Even if he believed he could survive all that, he might reasonably look with disgust at the prospect of a Kevin-McCarthy-led House majority in which the leadership lives in fear of crossing loudmouthed cranks like Marjorie Taylor Greene. “Fred Upton is one of the members there to work hard and do the right thing. A workhorse, not a show horse,” Doug Heye tweeted this morning. Upton’s a policy guy, and the GOP no longer concerns itself much with serious policy. Maybe the time suddenly seemed ripe for a change of career. Let the Madison Cawthorns in the caucus have the run of the place. It’s what the Republican base wants.


Trump boasted recently that six of the 10 House GOPers who voted to impeach him are either gone or likely gone. That’s plausible.

In addition to the four retirees (Gonzalez, Kinzinger, Katko, and now Upton), Tom Rice is trailing in his primary in South Carolina.

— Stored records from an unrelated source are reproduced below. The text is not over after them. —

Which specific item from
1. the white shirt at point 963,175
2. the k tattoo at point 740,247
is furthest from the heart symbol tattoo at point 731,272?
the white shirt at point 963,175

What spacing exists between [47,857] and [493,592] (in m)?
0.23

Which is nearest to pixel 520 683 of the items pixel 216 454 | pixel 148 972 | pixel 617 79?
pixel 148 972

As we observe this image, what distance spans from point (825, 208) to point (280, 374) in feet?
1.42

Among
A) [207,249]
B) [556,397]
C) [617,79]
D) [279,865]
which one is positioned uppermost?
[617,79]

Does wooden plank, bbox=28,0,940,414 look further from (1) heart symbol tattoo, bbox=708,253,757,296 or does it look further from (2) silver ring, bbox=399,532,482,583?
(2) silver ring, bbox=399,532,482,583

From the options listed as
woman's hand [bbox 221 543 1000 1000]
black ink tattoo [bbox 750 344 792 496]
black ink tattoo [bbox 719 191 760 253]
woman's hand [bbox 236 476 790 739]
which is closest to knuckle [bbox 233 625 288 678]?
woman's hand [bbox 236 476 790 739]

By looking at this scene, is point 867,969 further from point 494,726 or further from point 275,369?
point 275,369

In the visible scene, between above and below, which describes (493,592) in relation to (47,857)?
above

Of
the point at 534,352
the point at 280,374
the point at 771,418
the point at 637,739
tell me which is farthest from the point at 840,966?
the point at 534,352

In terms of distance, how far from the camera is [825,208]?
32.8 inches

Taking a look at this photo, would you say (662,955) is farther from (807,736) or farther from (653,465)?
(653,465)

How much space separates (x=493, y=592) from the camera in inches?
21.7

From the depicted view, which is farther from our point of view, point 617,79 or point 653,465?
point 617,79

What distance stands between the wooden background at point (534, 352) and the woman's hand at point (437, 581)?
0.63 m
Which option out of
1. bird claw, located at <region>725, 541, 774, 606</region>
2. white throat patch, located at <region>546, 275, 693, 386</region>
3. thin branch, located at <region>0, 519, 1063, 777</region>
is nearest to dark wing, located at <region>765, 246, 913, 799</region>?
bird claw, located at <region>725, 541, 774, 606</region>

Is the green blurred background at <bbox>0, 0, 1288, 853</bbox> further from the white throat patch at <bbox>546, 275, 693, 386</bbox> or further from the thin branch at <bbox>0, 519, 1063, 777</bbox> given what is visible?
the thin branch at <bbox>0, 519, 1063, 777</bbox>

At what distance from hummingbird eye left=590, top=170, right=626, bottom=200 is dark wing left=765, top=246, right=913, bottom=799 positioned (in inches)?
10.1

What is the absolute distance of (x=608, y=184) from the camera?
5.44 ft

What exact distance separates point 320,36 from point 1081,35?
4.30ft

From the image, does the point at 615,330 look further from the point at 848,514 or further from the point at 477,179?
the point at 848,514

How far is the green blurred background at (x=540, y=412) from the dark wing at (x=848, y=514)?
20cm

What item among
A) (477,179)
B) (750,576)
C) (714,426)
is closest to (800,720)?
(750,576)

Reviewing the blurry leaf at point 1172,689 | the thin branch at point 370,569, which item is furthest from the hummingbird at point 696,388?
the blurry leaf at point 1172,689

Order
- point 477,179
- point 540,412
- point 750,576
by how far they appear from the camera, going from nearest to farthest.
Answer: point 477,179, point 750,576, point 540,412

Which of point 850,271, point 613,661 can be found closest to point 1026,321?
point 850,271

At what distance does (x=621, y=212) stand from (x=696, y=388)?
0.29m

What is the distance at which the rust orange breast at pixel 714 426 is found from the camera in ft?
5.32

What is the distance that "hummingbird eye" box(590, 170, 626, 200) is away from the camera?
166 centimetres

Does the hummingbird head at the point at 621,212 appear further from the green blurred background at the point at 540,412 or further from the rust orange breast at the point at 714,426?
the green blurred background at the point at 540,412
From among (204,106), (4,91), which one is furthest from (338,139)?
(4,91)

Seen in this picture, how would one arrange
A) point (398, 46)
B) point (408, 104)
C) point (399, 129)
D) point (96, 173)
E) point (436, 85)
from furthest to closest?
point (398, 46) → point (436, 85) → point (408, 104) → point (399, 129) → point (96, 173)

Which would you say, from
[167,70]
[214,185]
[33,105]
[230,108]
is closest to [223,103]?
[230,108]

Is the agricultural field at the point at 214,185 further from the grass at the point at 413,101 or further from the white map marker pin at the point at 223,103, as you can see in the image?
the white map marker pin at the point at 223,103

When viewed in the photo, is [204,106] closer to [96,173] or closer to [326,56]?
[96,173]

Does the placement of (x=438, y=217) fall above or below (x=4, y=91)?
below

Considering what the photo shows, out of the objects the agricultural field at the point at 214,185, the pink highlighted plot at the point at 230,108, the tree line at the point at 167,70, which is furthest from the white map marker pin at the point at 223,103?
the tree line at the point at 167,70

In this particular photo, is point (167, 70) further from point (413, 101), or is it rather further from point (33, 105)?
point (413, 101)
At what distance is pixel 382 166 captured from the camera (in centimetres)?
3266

And then there’s Liz Cheney, who needs a miracle to survive her statewide primary in blood-red Wyoming. Team Cheney is quietly hoping for a big showing from anti-Trump Democrats in her favor but the math isn’t there for her, writes Geoffrey Skelley. To win in a state like Wyoming, you need Republican votes. Lots of them.

So let’s do a little back-of-the-envelope math to consider Cheney’s position based on what we know about the current state of the race and recent Wyoming primaries. There has been little recent public polling of the race, but a December survey from SoCo Strategies put her behind Hageman by 20 percentage points, and older polls found her support or favorability among Wyoming Republicans in the 20s — evidence that she’s in rough shape. For argument’s sake, let’s say that Cheney trails by 10 points among registered Republicans in the final days of the primary campaign (possibly a rosy scenario, considering her polling numbers). So Hageman has 50 percent, Cheney 40 percent and the four or so other candidates attract the remaining 10 percent (the candidate filing deadline is May 27, so the field could expand or retract further). If there are around 110,000 voters who were registered Republicans before primary day — a reasonable guess since nearly 117,000 total voters participated in the 2018 GOP primary for governor — Hageman would lead by around 11,000 votes. Based on the 2018 primary, Cheney would then need nearly 60 percent of the total Democratic primary voters to not only switch to vote in the GOP contest but to also vote for her.


I’m quite skeptical that Cheney’s going to pull 40 percent of the Republican vote against Hageman. And equally skeptical that more than half of the Democratic primary electorate is preparing to switch parties on primary day to vote for Dick Cheney’s daughter.

So, yeah, at least six out of 10 of the pro-impeachment Republicans are likely goners.

Trump had better hope so, at least, since how his candidates fare in the primaries will be widely read as a measure of his influence over the party. If he nukes his enemies, he’s the prohibitive favorite in 2024. If he sees his candidates lose, Ron DeSantis will take note. Exit quotation from GOP pollster Glen Bolger, noting David Perdue’s struggles in Georgia: “I don’t know whether he is letting emotion rule his decision making or if he is getting bad advice, but it seems like he is picking candidates who are pretty weak, and that’s not a place — when you’re trying to be kingpin — where you want to be.”